* Data records:

⁂

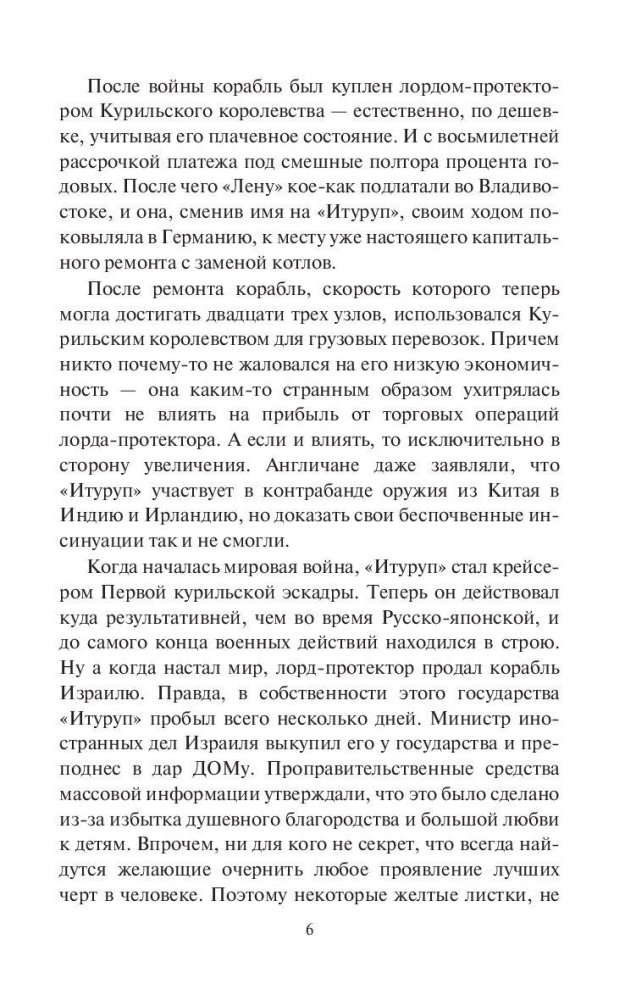 После войны корабль был куплен лордом-протектором Курильского королевства — естественно, по дешевке, учитывая его плачевное состояние. И с восьмилетней рассрочкой платежа под смешные полтора процента годовых. После чего «Лену» кое-как подлатали во Владивостоке, и она, сменив имя на «Итуруп», своим ходом поковыляла в Германию, к месту уже настоящего капитального ремонта с заменой котлов.

После ремонта корабль, скорость которого теперь могла достигать двадцати трех узлов, использовался Курильским королевством для грузовых перевозок. Причем никто почему-то не жаловался на его низкую экономичность — она каким-то странным образом ухитрялась почти не влиять на прибыль от торговых операций лорда-протектора. А если и влиять, то исключительно в сторону увеличения. Англичане даже заявляли, что «Итуруп» участвует в контрабанде оружия из Китая в Индию и Ирландию, но доказать свои беспочвенные инсинуации так и не смогли.

Когда началась мировая война, «Итуруп» стал крейсером Первой курильской эскадры. Теперь он действовал куда результативней, чем во время Русско-японской, и до самого конца военных действий находился в строю. Ну а когда настал мир, лорд-протектор продал корабль Израилю. Правда, в собственности этого государства «Итуруп» пробыл всего несколько дней. Министр иностранных дел Израиля выкупил его у государства и преподнес в дар ДОМу. Проправительственные средства массовой информации утверждали, что это было сделано из-за избытка душевного благородства и большой любви к детям. Впрочем, ни для кого не секрет, что всегда найдутся желающие очернить любое проявление лучших черт в человеке. Поэтому некоторые желтые листки, не

6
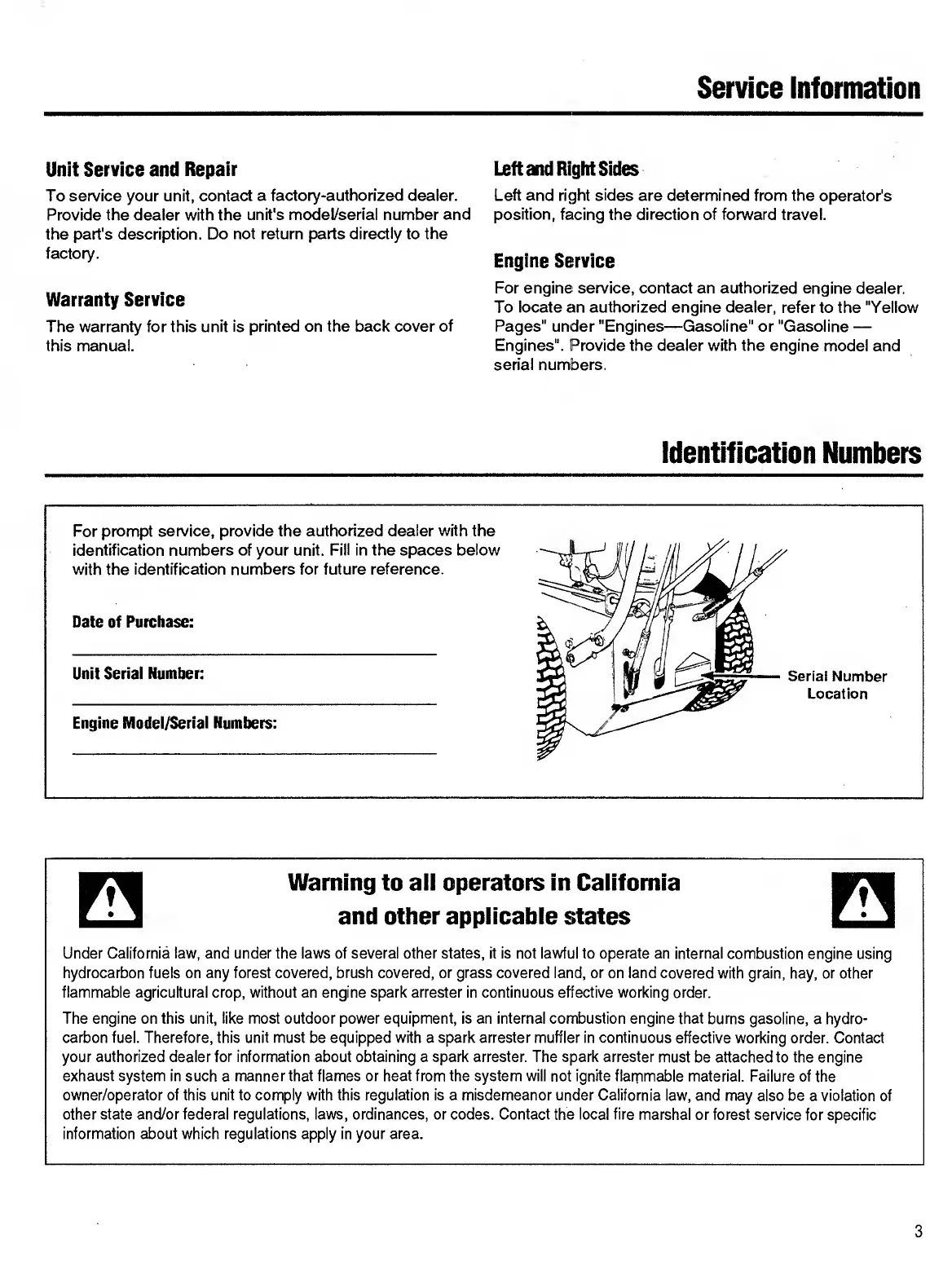 Service Information

Unit Service and Repair

To service your unit, contact a factory-authorized dealer. Provide the dealer with the unit's model/serial number and the part's description. Do not return parts directly to the factory.

Warranty Service

The warranty for this unit is printed on the back cover of this manual.

Left and Right Sides

Left and right sides are determined from the operator's position, facing the direction of forward travel.

Engine Service

For engine service, contact an authorized engine dealer. To locate an authorized engine dealer, refer to the "Yellow Pages" under "Engines—Gasoline" or "Gasoline — Engines". Provide the dealer with the engine model and serial numbers.

Identification Numbers

For prompt service, provide the authorized dealer with the identification numbers of your unit. Fill in the spaces below with the identification numbers for future reference.

Date of Purchase:

Unit Serial Number:

Engine Model/Serial Numbers:

Serial Number Location

Warning to all operators in California and other applicable states

Under California law, and under the laws of several other states, it is not lawful to operate an internal combustion engine using hydrocarbon fuels on any forest covered, brush covered, or grass covered land, or on land covered with grain, hay, or other flammable agricultural crop, without an engine spark arrester in continuous effective working order.

The engine on this unit, like most outdoor power equipment, is an internal combustion engine that burns gasoline, a hydrocarbon fuel. Therefore, this unit must be equipped with a spark arrester muffler in continuous effective working order. Contact your authorized dealer for information about obtaining a spark arrester. The spark arrester must be attached to the engine exhaust system in such a manner that flames or heat from the system will not ignite flammable material. Failure of the owner/operator of this unit to comply with this regulation is a misdemeanor under California law, and may also be a violation of other state and/or federal regulations, laws, ordinances, or codes. Contact the local fire marshal or forest service for specific information about which regulations apply in your area.

3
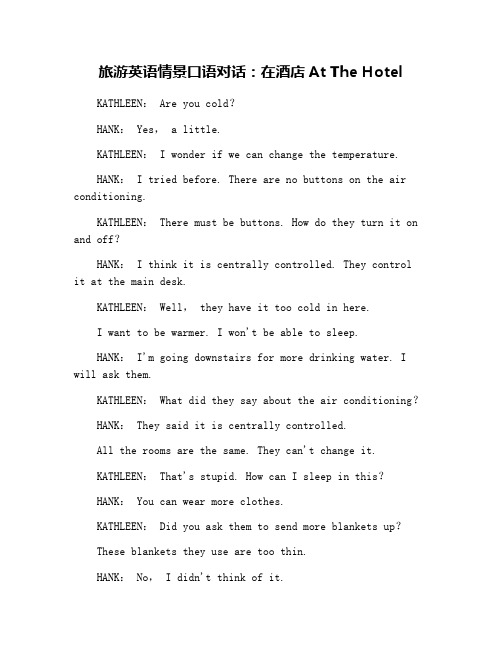 旅游英语情景口语对话：在酒店 At The Hotel

KATHLEEN: Are you cold?

HANK: Yes, a little.

KATHLEEN: I wonder if we can change the temperature.

HANK: I tried before. There are no buttons on the air conditioning.

KATHLEEN: There must be buttons. How do they turn it on and off?

HANK: I think it is centrally controlled. They control it at the main desk.

KATHLEEN: Well, they have it too cold in here.

I want to be warmer. I won't be able to sleep.

HANK: I'm going downstairs for more drinking water. I will ask them.

KATHLEEN: What did they say about the air conditioning?

HANK: They said it is centrally controlled.

All the rooms are the same. They can't change it.

KATHLEEN: That's stupid. How can I sleep in this?

HANK: You can wear more clothes.

KATHLEEN: Did you ask them to send more blankets up?

These blankets they use are too thin.

HANK: No, I didn't think of it.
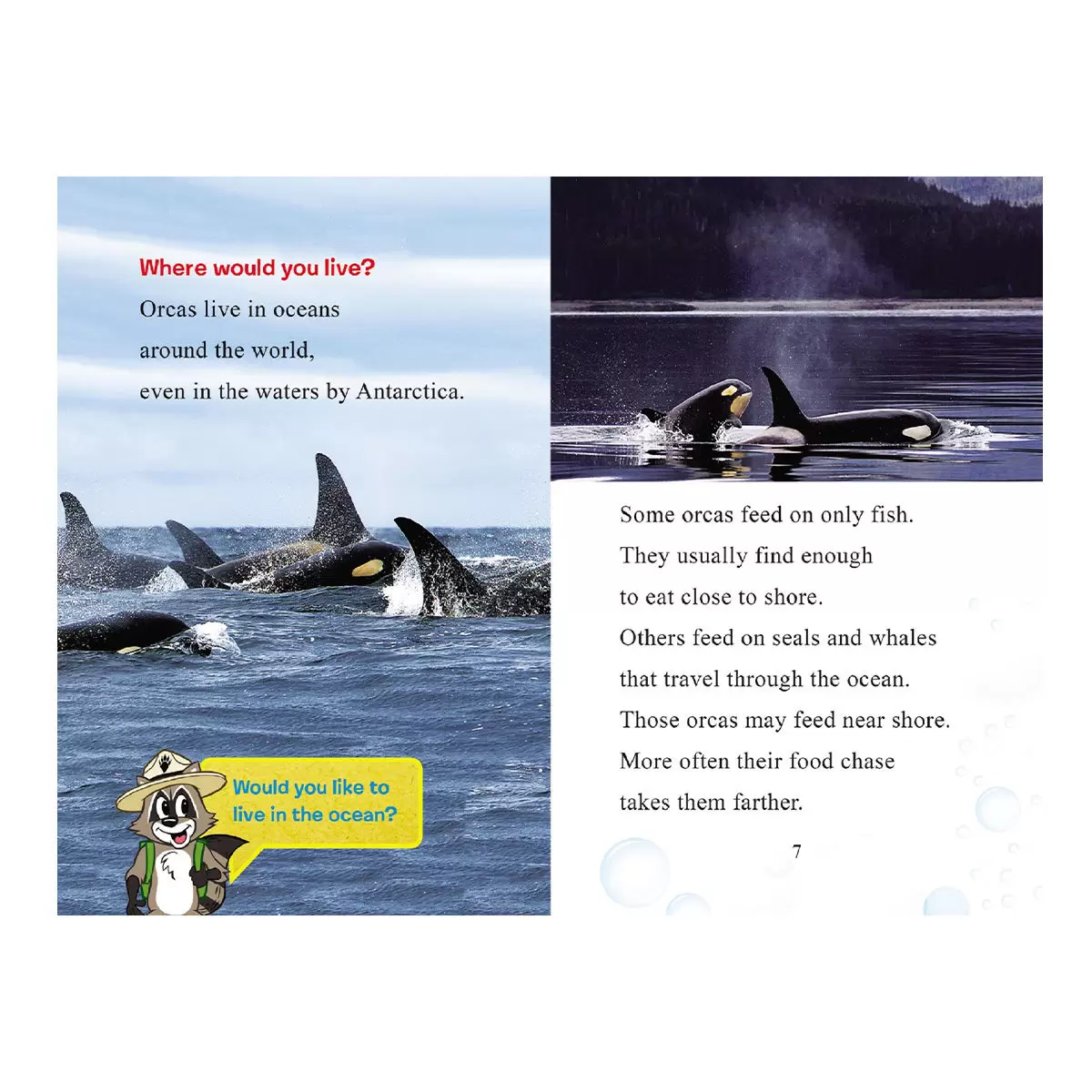 Where would you live?

Orcas live in oceans
around the world,
even in the waters by Antarctica.

Would you like to live in the ocean?

Some orcas feed on only fish.
They usually find enough
to eat close to shore.
Others feed on seals and whales
that travel through the ocean.
Those orcas may feed near shore.
More often their food chase
takes them farther.

7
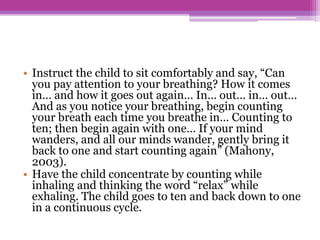 • Instruct the child to sit comfortably and say, “Can you pay attention to your breathing? How it comes in… and how it goes out again… In… out… in… out… And as you notice your breathing, begin counting your breath each time you breathe in… Counting to ten; then begin again with one… If your mind wanders, and all our minds wander, gently bring it back to one and start counting again” (Mahony, 2003).
• Have the child concentrate by counting while inhaling and thinking the word “relax” while exhaling. The child goes to ten and back down to one in a continuous cycle.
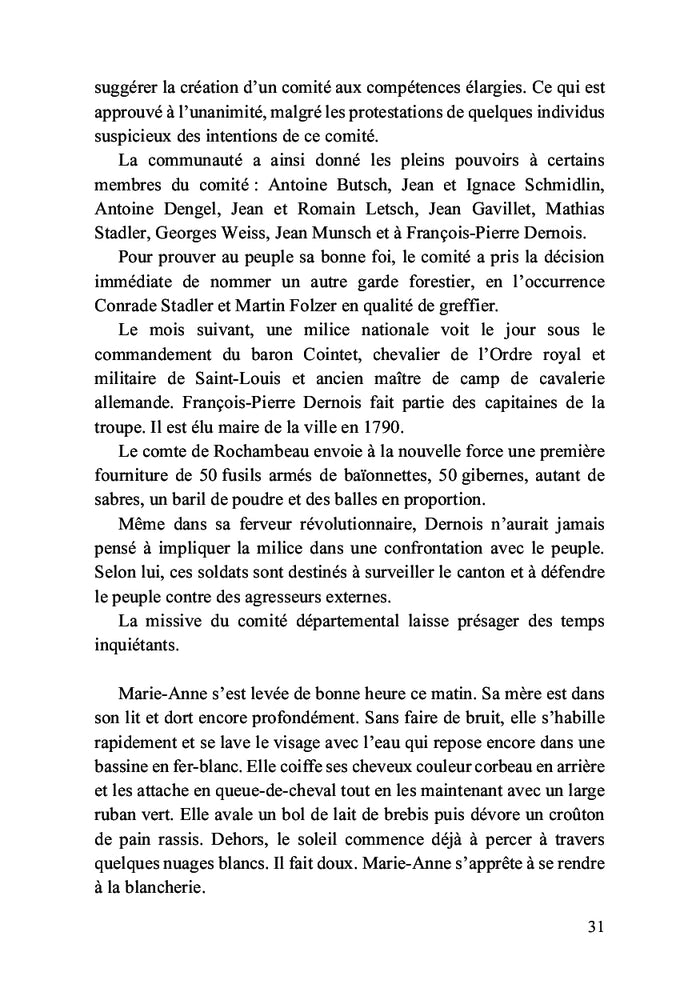 suggérer la création d'un comité aux compétences élargies. Ce qui est approuvé à l'unanimité, malgré les protestations de quelques individus suspicieux des intentions de ce comité.

La communauté a ainsi donné les pleins pouvoirs à certains membres du comité : Antoine Butsch, Jean et Ignace Schmidlin, Antoine Dengel, Jean et Romain Letsch, Jean Gavillet, Mathias Stadler, Georges Weiss, Jean Munsch et à François-Pierre Dernois.

Pour prouver au peuple sa bonne foi, le comité a pris la décision immédiate de nommer un autre garde forestier, en l'occurrence Conrade Stadler et Martin Folzer en qualité de greffier.

Le mois suivant, une milice nationale voit le jour sous le commandement du baron Cointet, chevalier de l'Ordre royal et militaire de Saint-Louis et ancien maître de camp de cavalerie allemande. François-Pierre Dernois fait partie des capitaines de la troupe. Il est élu maire de la ville en 1790.

Le comte de Rochambeau envoie à la nouvelle force une première fourniture de 50 fusils armés de baïonnettes, 50 gibernes, autant de sabres, un baril de poudre et des balles en proportion.

Même dans sa ferveur révolutionnaire, Dernois n'aurait jamais pensé à impliquer la milice dans une confrontation avec le peuple. Selon lui, ces soldats sont destinés à surveiller le canton et à défendre le peuple contre des agresseurs externes.

La missive du comité départemental laisse présager des temps inquiétants.

Marie-Anne s'est levée de bonne heure ce matin. Sa mère est dans son lit et dort encore profondément. Sans faire de bruit, elle s'habille rapidement et se lave le visage avec l'eau qui repose encore dans une bassine en fer-blanc. Elle coiffe ses cheveux couleur corbeau en arrière et les attache en queue-de-cheval tout en les maintenant avec un large ruban vert. Elle avale un bol de lait de brebis puis dévore un croûton de pain rassis. Dehors, le soleil commence déjà à percer à travers quelques nuages blancs. Il fait doux. Marie-Anne s'apprête à se rendre à la blancherie.

31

⁂

The answer should be only the number of lines in the data that contain the string "Left".

* Expected output: 2